Wednesday 2 September 2015

Beauty and the post-human

There's no greater come down after a week at a university summer school studying politics, philosophy and art, than a night with two fractious children watching Disney's Beauty and the Beast.

I'm back from a frankly mind-blowing week in Utrecht on a post-humanism summer school and desperately trying to make sense of what I've learnt, before the day to day realities of school uniform shopping, mindless work admin and Disney Channel kick back in.  I felt like an imposter for most of the time I was there if I'm completely honest - it's a while since I did my own Masters and I was amongst much younger and sharper brains than mine - but a number of key concepts and ideas hit me, and I want to make sense of them now, and act of them before they disappear in a haze of work stress and children's homework.  My challenge to myself (and I have accepted it) is to capture my key questions and thoughts before the end of the film comes, and I have to go and make tea.

So firstly, what is post-humanism?

Rosi Braidotti's book, 'The Post-Human' (the basis for this course) starts with the following statement:

'Not all of us can say with any degree of certainty that we have always been human, or that we are only that'.

How often do we consider what we mean by 'humanity', a term so often used but rarely analysed or questioned?
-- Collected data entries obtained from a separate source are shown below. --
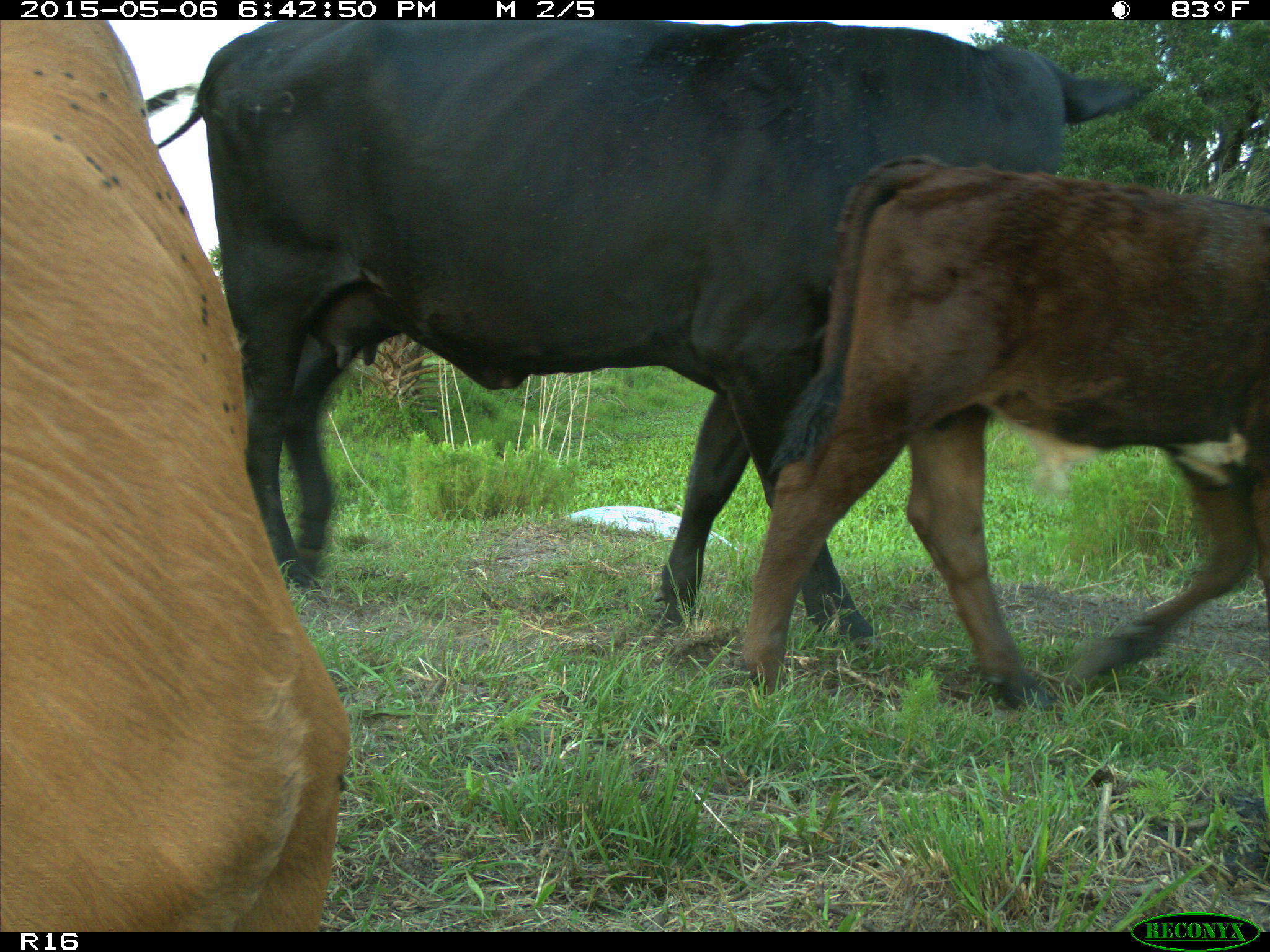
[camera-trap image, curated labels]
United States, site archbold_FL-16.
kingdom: Animalia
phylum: Chordata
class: Mammalia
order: Artiodactyla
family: Bovidae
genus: Bos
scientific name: Bos taurus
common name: domestic cow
Bos taurus (domestic cow).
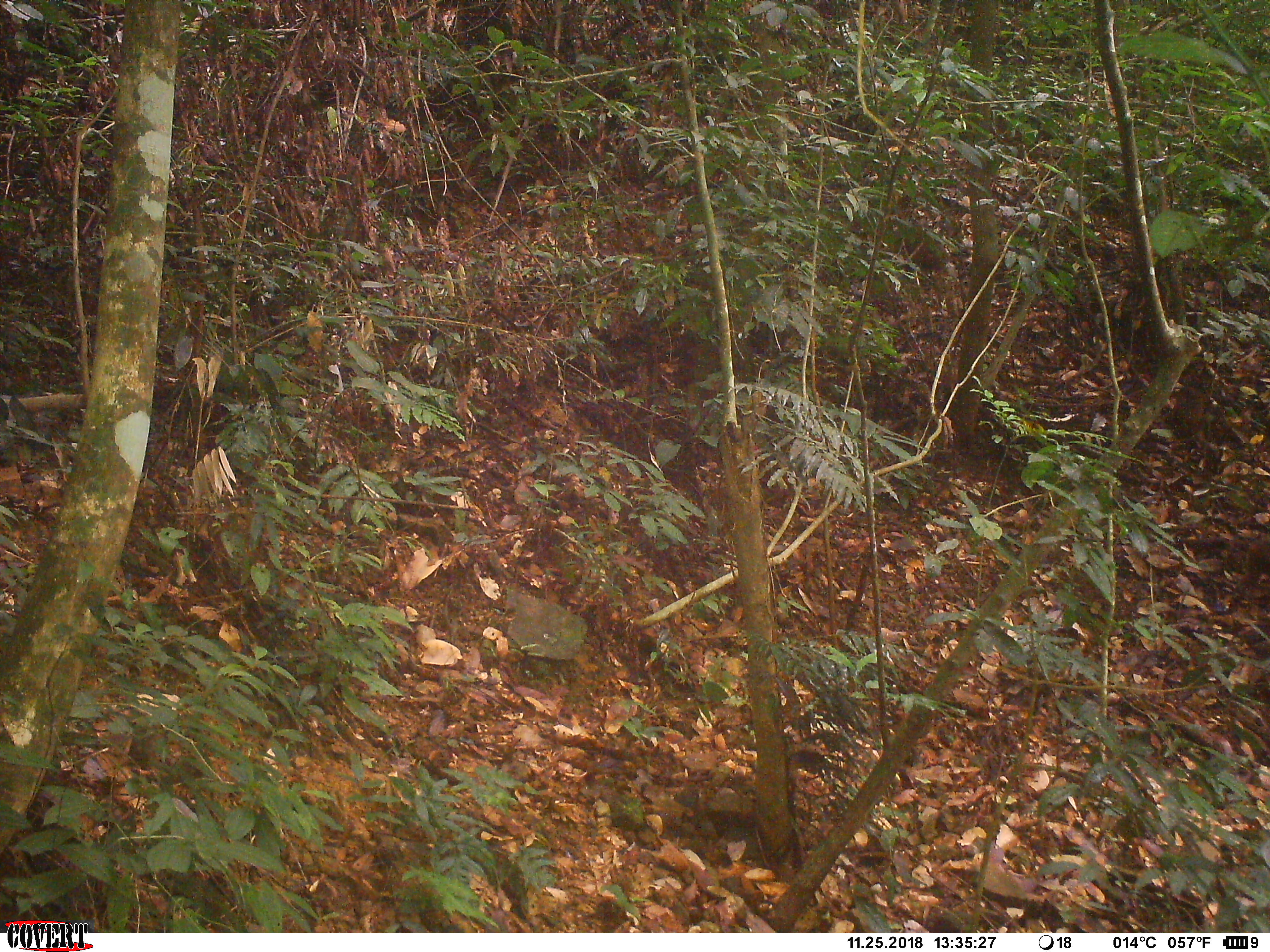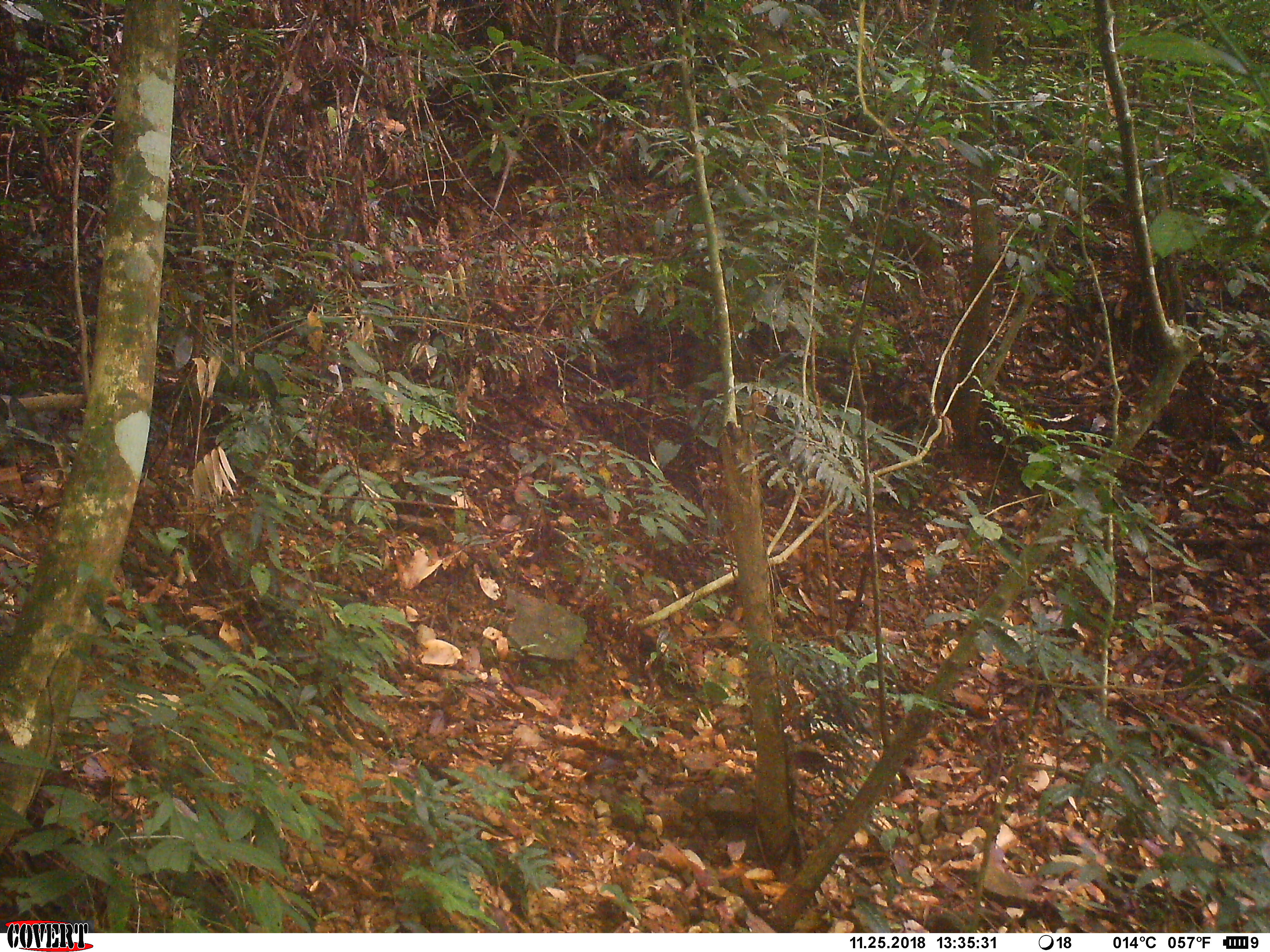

We assume a consensus about what a human is - an entity based on common shared identities, with certain relationships to the environment and the globe - explained for us via philosophies that position 'man' at the top of the chain.  But the notion of what is human has also been exclusive and binding - denying the 'other' that does not fit the ideal, holding on a pedestal the 'Vitruian man' of Da Vinci's drawing - perfect in its geometry, white and male.  The paradigm is changing, as we start to look at other possibilities; removing the binds of gender, for example, to accept a spectrum of sexual being whether gay, gender queer, gender fluid, heterosexual, androgynous and so many other things in between ('sexuality is what I do, not who I am').  Women throughout history (and often still) have been outside of the human ideal, 'othered' through association with witches, the religious and spiritual, other-worldly sirens and temptresses, challenging the rationality of 'man'.  Post-human feminism offers an empowering alternative to the dualism of male/female and gender as a 'power machine' (it is worth remembering that gender as a concept doesn't even exist in other languages - in French, 'genre', the closest equivalent, is a purely grammatical term).

Post-humanism asks us to change this paradigm, to 'de-centre' the white, male human and to look at other possibilities for 'humanity'.  What is exciting is that we are already seeing this, through overt changes to acceptance of gay relationships, acceptance of gender neutral pronouns in every-day usage, challenges to our white-centred educational curricula, main-streaming of disabled sports, 'non-typical' models, the list goes on.  There is a very long way to go, of course, but the changes made in my own lifetime are staggering enough when I actually stop to consider them.

(If you want to watch something truly hopeful, take a look at Sue Austin's Freewheeling - an empowering piece of work that challenges our perceptions of disability - http://www.wearefreewheeling.org.uk/?location_id=1849).

There's no doubt that we are in a predicament, chained by advanced capitalism, threatened by environmental disaster, united globally more than ever before, but more fearful and less accepting of difference than ever (as I write, Budapest station is being closed, leaving thousands of stranded refugees to suffer on the streets outside).  In the midst of this it is imperative to try to make sense of the world, through, as Braidotti suggests, a politics of affirmation that looks for possibility and potential ('potentsia').  A politics that does not deny pain, but urges us to 'get over ourselves', by starting where we are, resisting the injustices of our times while engaging with them, in the spirit of hope.  The next step for me is to continue to 'get over' my own sense of impostership and ignorance and to work at locating myself, mapping my own, as Braidotti puts it 'cartography' so that I can start from where I am, read what I need to, and free myself from the ties that bind me to the past. (As the daughter of a map-maker, it must be said that this idea really appeals to me).

When I look my own teacher education work it is clear that much of it is actually already grounded in post-human thinking.  During the course I thought a lot of about how we work, and jotted down a number of questions, which I hope to address here and discuss with colleagues in the future:

1.  What would a post-human teacher education curriculum look like?
2. How do we examine our own position regarding 'pain' in education, and how do we make it affirmative?
3.  What are the 'ties which bind us' to a particular standpoint on education?
4.  What are the 'missing slices of the past' which our curriculum is lacking?
5. What kind of liberating 'assemblages' can we create to take our work forward, and how?

I have to stop now, the film is drawing to a close and the Beast is about to be turned into a Prince, saved by true love. I was always disappointed by this part; I always loved the Beast, with his kind heart, generosity, wisdom and general furriness (who wouldn't want to cuddle up to him?!)  As a child, I often wondered why he had to change.  But of course, the Beast is an 'other', a misfit in our view of what should be human.  Of course the story ends when he changes, because there is no possibility left.  Perhaps it's time to change the story, as we shift our own paradigm about what it actually means to be human.

  • Braidotti, R. (2013). The Posthuman. Polity Press.